In de verschillende dorpen die ik passeer, zie ik logeermogelijkheden en ik denk dus: dat zit wel goed. Nee , dat zit niet goed!
Mijn mooi bedachte etappe van 38 km. naar Guitiriz, wordt noodgedwongen langer. In het enige hostal van dit provinciestadje weten ze te melden dat ze een “fiësta” in huis hebben. In het restaurant zit inderdaad een luidruchtig feestend gezelschap. Alle kamers zijn “complet”. Drie kilometer verder is een hotel weet de baas me te vertellen. Nu heb ik al eerder gemerkt dat niet iedereen even goed afstanden weet te schatten. Er is een hotel, maar dan wel zes kilometer verder! Het wordt dus weer een lange, lange etappe!
Maar ook dit nadeel heeft een voordeel: die van morgen wordt korter!
Mijn hotel ligt bij een vrij druk kruispunt van grotere wegen. Toch wordt het er later op de avond heel rustig. Dat is veelbelovend voor een goede nachtrust.
Pelgrims in beeld.
Inderdaad ik heb goed kunnen slapen en kan op dinsdagmorgen (26-6) uitgerust aan een nieuwe dag beginnen. In het dorp Baamonde sla ik linksaf om de richting van de kust op te gaan. Villalba is mijn doel. Dit stadje ligt op de “Camino del Norte”. Dat is een Jacobsroute die noordelijk door Spanje loopt. Ze noemen hem ook wel “Engelse Camino”. Veel Britten komen nl. met de boot naar Spanje en lopen dan via de kust naar Santiago.
Het viel te verwachten dat ik hier weer pelgrims in beeld zou krijgen. Dat is ook zo. Het begint met twee fietsers. Later spreek ik een paar voetgangers. Sommigen denken binnen drie dagen in Santiago te zijn. Anderen trekken er nog vijf dagen voor uit. Prima toch dat iedereen dat zelf mag bepalen.

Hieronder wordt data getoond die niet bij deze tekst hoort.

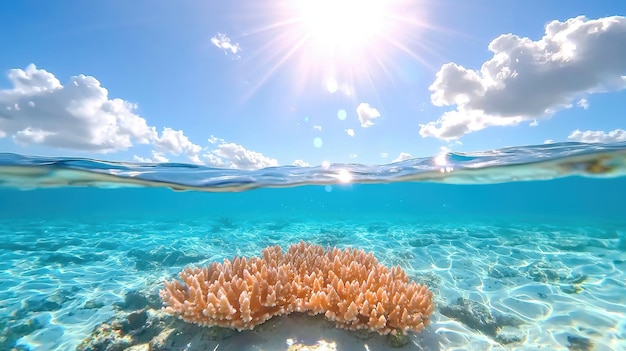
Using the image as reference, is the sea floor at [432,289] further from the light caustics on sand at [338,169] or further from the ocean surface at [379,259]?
the light caustics on sand at [338,169]

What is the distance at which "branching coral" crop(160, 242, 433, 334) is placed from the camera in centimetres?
379

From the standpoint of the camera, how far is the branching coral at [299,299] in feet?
12.4

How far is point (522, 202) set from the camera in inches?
7392

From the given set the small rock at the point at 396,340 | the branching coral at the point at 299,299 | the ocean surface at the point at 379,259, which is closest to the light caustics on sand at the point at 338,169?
the ocean surface at the point at 379,259

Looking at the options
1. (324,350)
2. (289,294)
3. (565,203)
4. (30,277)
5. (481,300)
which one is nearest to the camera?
(324,350)

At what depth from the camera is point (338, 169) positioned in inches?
541

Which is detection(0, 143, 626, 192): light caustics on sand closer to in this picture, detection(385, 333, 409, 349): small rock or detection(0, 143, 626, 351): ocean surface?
detection(0, 143, 626, 351): ocean surface

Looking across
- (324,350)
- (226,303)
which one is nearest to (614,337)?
(324,350)

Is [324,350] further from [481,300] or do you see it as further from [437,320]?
[481,300]

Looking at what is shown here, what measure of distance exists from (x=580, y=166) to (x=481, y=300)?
345 inches

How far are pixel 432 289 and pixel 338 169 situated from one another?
7.55m

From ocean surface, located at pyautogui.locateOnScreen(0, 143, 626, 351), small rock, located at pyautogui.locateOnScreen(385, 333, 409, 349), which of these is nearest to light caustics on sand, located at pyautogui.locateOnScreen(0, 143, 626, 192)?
ocean surface, located at pyautogui.locateOnScreen(0, 143, 626, 351)

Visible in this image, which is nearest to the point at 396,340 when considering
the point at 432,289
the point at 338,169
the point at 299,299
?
the point at 299,299

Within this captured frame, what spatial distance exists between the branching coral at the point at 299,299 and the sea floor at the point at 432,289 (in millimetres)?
265
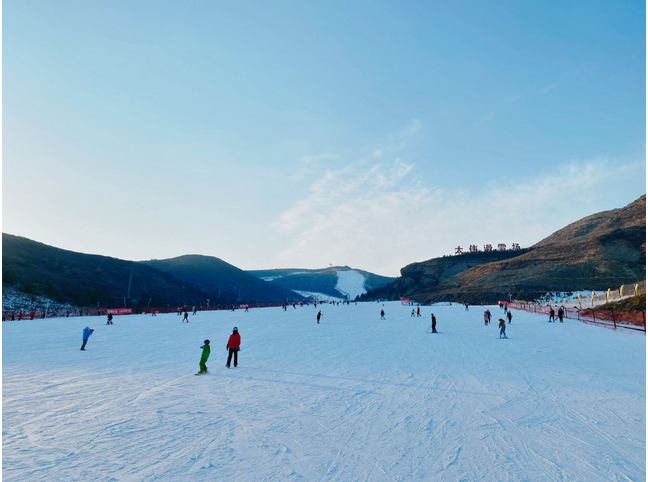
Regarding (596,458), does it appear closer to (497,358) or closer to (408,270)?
(497,358)

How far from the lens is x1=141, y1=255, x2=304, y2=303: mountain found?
14050 cm

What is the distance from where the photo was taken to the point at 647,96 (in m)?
5.89

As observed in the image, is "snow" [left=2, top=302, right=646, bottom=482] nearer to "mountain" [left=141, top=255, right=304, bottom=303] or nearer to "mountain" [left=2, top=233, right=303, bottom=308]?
"mountain" [left=2, top=233, right=303, bottom=308]

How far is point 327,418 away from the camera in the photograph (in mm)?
7383

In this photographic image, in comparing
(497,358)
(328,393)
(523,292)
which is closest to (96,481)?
(328,393)

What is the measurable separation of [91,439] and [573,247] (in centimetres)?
11836

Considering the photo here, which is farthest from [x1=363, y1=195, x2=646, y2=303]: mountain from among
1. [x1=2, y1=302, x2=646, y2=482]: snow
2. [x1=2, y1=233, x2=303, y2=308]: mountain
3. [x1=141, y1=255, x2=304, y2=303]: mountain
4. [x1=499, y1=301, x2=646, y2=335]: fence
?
[x1=2, y1=302, x2=646, y2=482]: snow

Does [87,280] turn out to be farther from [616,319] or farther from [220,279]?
[616,319]

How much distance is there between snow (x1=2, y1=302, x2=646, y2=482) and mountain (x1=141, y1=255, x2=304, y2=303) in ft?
394

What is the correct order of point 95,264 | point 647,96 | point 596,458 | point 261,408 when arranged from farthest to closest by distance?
1. point 95,264
2. point 261,408
3. point 647,96
4. point 596,458

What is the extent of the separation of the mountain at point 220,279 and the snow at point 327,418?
120 metres

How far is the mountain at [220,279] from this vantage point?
140 metres

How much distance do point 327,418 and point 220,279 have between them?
15498cm

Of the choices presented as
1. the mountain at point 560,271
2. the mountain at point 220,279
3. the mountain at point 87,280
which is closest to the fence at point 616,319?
the mountain at point 560,271
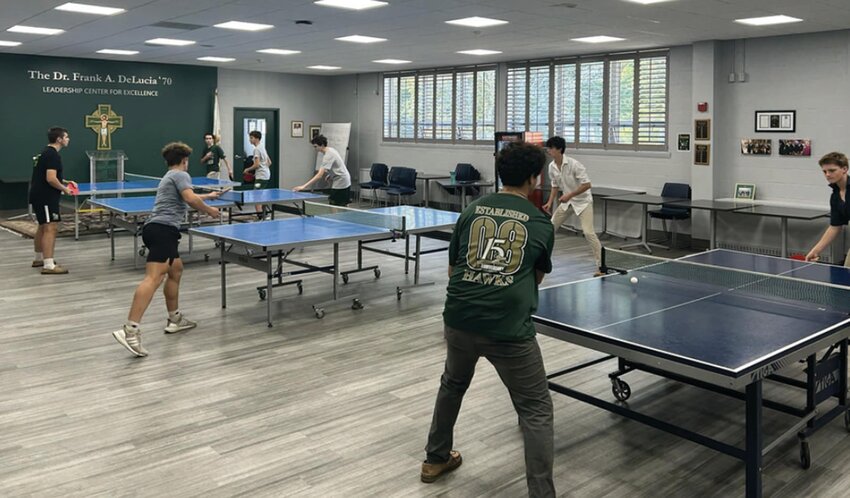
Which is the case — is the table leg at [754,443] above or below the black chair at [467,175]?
below

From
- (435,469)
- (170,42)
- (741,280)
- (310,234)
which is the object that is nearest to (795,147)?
(741,280)

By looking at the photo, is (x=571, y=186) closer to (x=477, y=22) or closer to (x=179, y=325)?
(x=477, y=22)

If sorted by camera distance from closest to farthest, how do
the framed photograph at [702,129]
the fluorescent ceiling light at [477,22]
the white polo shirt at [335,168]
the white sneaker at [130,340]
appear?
1. the white sneaker at [130,340]
2. the fluorescent ceiling light at [477,22]
3. the white polo shirt at [335,168]
4. the framed photograph at [702,129]

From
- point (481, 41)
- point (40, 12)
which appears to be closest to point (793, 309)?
point (481, 41)

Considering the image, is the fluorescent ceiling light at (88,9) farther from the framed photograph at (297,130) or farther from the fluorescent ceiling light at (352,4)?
the framed photograph at (297,130)

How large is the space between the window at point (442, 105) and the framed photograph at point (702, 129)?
4458mm

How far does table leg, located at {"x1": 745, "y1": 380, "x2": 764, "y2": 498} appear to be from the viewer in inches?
124

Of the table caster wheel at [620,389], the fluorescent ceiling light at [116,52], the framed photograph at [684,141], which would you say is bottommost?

Ik zie overigens alleen maar tegemoet-komers. Zij hebben nog tegoed wat ik als warme herinnering met me meedraag.
Villalba ( Witte Stad) doet zijn naam eer aan. Al van verre zie je het stadje met zijn veel witte gebouwen op de heuvel liggen.
Laat ik u dan ook vanaf deze hoogte een hartelijke witte groet toeroepen.
In mijn veertiende week was ik in totaal veertig volle uren onderweg. Ik vorderde in die tijd van Finisterre(stad) naar de kaap en terug, naar Muxia, naar Vinianzo, naar Carballo, naar Betanzos, naar Praga en naar Villalba.